Der kommunale Energieversorger, der, - vorbehaltlich einer kartellrechtlichen Genehmigung - zum Jahreswechsel die Mehrheitsanteile am Stromnetz halten wird, will als Verkäufer von regenerativ erzeugtem Strom in Erscheinung treten. "Wir streben an, eigenen Strom anzubieten, regional erzeugt und ökologisch wertvoll", sagte Mangold zur SZ. Der IEP-Geschäftsführer will dazu im Umkreis von 100 Kilometern seine Fühler nach möglichen Anbietern von Ökostrom ausstrecken, wobei er nicht nur an Geothermie denkt, sondern auch an Wasserkraft, Biomasse, Fotovoltaik und Solar. "Wir wollen mit der Daseinsvorsorge da reinkommen, wo sonst Google und Amazon drin sind", erläutert Mangold sein Vorhaben.

Neben der Erzeugung regenerativer Energie wird auf dem Kongress vor allem ihrer sparsamen und sinnvollen Verwendung breiter Raum eingeräumt, Stichworte: Smart City und Autonomes Fahren. Ersteres funktioniere nur mit Messstellen, sogenannte Smart-Meter, die an Haushalten angeschlossen würden, erklärt Mangold und liefert ein mögliches Beispiel praktischen Nutzens nach: "Ich will, dass der Akku meines Autos bis 8 Uhr früh geladen ist. Der Smart-Meter zieht den Strom dann ab, wenn er am günstigsten ist." In Zeiten des digitalen Wandels müsse mit Informationstechnologie Antworten gegeben werden, wie knappe Ressourcen schonender verwendet, wie Mobilität günstiger und flexibler, die Versorgung mit Gütern aller Art nachhaltiger und wie gleichzeitig die lokale Wirtschaft und die Bürger einbezogen werden könnten, heißt es auf dem Flyer zum Kongress, bei dem neben der IEP unter anderem ein Unternehmen als Aussteller auftritt, das Smartphone-basierte Zugangslösungen und Carsharing für Jedermann anbietet, sowie das regionale Webkaufhaus Lozuka und der Landkreis München mit seiner Klimainitiative 29++.
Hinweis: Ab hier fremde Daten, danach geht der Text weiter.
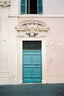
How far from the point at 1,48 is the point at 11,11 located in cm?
230

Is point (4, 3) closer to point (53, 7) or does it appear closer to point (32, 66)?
point (53, 7)

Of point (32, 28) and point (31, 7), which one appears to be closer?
point (32, 28)

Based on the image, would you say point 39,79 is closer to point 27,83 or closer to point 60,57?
point 27,83

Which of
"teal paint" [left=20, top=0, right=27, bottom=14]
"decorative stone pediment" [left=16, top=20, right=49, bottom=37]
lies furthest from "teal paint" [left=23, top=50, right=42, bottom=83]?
"teal paint" [left=20, top=0, right=27, bottom=14]

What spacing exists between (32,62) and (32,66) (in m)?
0.24

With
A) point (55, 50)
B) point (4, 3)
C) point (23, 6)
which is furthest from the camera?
point (23, 6)

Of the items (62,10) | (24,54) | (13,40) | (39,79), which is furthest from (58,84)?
(62,10)

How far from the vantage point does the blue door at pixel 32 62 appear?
9.39 m

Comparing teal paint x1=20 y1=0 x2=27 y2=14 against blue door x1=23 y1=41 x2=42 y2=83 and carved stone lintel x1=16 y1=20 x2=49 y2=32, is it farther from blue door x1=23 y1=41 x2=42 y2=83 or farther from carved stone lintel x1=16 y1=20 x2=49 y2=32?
blue door x1=23 y1=41 x2=42 y2=83

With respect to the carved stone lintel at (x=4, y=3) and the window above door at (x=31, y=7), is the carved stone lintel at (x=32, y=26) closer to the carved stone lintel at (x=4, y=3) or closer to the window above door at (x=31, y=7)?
the window above door at (x=31, y=7)

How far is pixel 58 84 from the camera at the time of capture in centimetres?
914

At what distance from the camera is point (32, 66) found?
9.48m

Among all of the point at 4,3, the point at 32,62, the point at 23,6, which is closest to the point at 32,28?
the point at 23,6

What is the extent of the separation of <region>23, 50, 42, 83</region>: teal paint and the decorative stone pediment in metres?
1.16
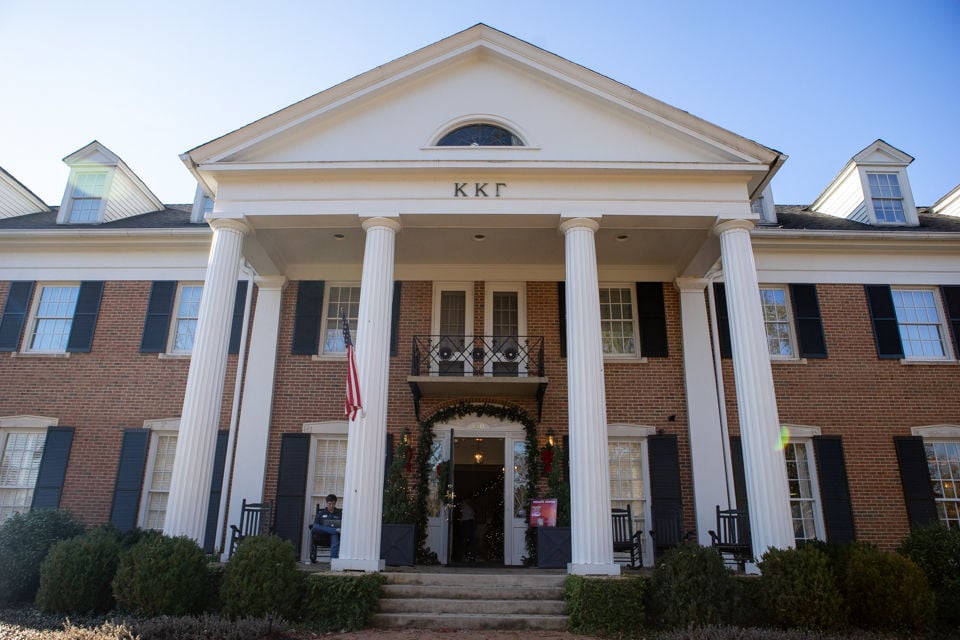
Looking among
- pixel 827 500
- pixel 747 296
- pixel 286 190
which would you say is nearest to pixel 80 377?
pixel 286 190

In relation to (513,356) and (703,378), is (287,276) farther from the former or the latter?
(703,378)

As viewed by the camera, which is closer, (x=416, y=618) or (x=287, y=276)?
(x=416, y=618)

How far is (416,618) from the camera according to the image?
934cm

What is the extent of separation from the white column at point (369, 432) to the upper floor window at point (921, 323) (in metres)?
11.2

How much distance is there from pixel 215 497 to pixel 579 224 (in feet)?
29.2

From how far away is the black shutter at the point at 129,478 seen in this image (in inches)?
543

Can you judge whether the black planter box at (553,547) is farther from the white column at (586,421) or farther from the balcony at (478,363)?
the balcony at (478,363)

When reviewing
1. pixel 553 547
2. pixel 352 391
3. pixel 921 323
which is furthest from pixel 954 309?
pixel 352 391

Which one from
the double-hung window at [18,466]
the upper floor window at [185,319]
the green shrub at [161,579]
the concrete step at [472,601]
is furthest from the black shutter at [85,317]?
the concrete step at [472,601]

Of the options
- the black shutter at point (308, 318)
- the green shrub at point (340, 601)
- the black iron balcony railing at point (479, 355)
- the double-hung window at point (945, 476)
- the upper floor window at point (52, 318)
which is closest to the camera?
the green shrub at point (340, 601)

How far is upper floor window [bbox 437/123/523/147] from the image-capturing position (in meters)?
12.7

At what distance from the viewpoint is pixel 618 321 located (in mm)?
15141

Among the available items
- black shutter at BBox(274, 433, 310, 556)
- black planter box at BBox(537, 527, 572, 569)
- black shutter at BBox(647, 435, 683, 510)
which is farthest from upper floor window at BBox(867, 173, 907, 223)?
black shutter at BBox(274, 433, 310, 556)

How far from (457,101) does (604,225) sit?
11.8 ft
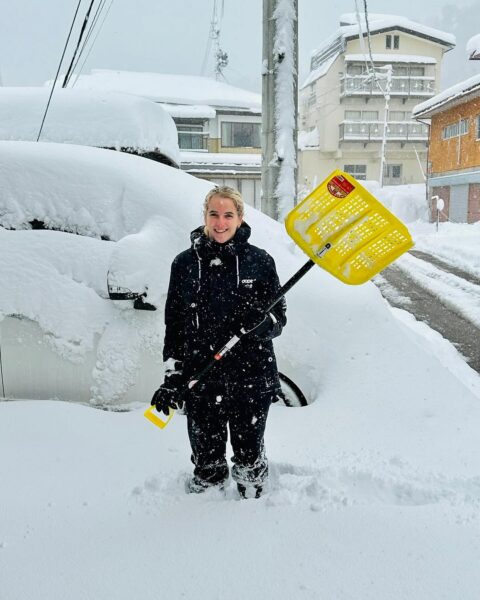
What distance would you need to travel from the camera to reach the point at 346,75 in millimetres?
31172

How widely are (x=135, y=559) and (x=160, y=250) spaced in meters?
1.55

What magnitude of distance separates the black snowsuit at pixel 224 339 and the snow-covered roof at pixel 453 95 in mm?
16962

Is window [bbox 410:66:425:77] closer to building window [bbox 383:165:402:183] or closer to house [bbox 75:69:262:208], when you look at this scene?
building window [bbox 383:165:402:183]

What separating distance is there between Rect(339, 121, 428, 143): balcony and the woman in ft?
106

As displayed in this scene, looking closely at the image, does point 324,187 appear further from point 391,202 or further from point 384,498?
point 391,202

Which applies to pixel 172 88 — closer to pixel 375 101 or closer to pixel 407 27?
pixel 375 101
Von 18.30 bis 20 Uhr erwarten die Besucher Vorträge unter anderem der IEP, der Grünwalder Firma Waldhauser zum Thema Heizung und des Portals Eine Stadt zur Objektverwaltung mit NFC-Chips. Um 20 Uhr startet das Vortragsprogramm im großen Saal. Auf der Rednerliste stehen Thomas Menthe (Amazon Web Services) mit "Märkte 2020", Arwed Schmidt (Easy Miles" mit "Fahrerlose Shuttle-Busse für Pullach", die Bundestagsabgeordnete Anna Christmann, Sprecherin für Innovations- und Technologiepolitik der Grünen, sowie Gilbert Hödl von CEO Tapkey, dessen Thema: "Handybasierte Zugangssysteme oder: Wie fahre ich das Auto meines Nachbarn?" lautet. Der Kongress endet mit einer Podiumsdiskussion mit allen Referenten, Bürgermeisterin Susanna Tausendfreund (Grüne) und IEP-Chef Mangold. Der Eintritt ist nicht nur frei. Die IEP empfängt die Besucher mit Maroni und Glühwein.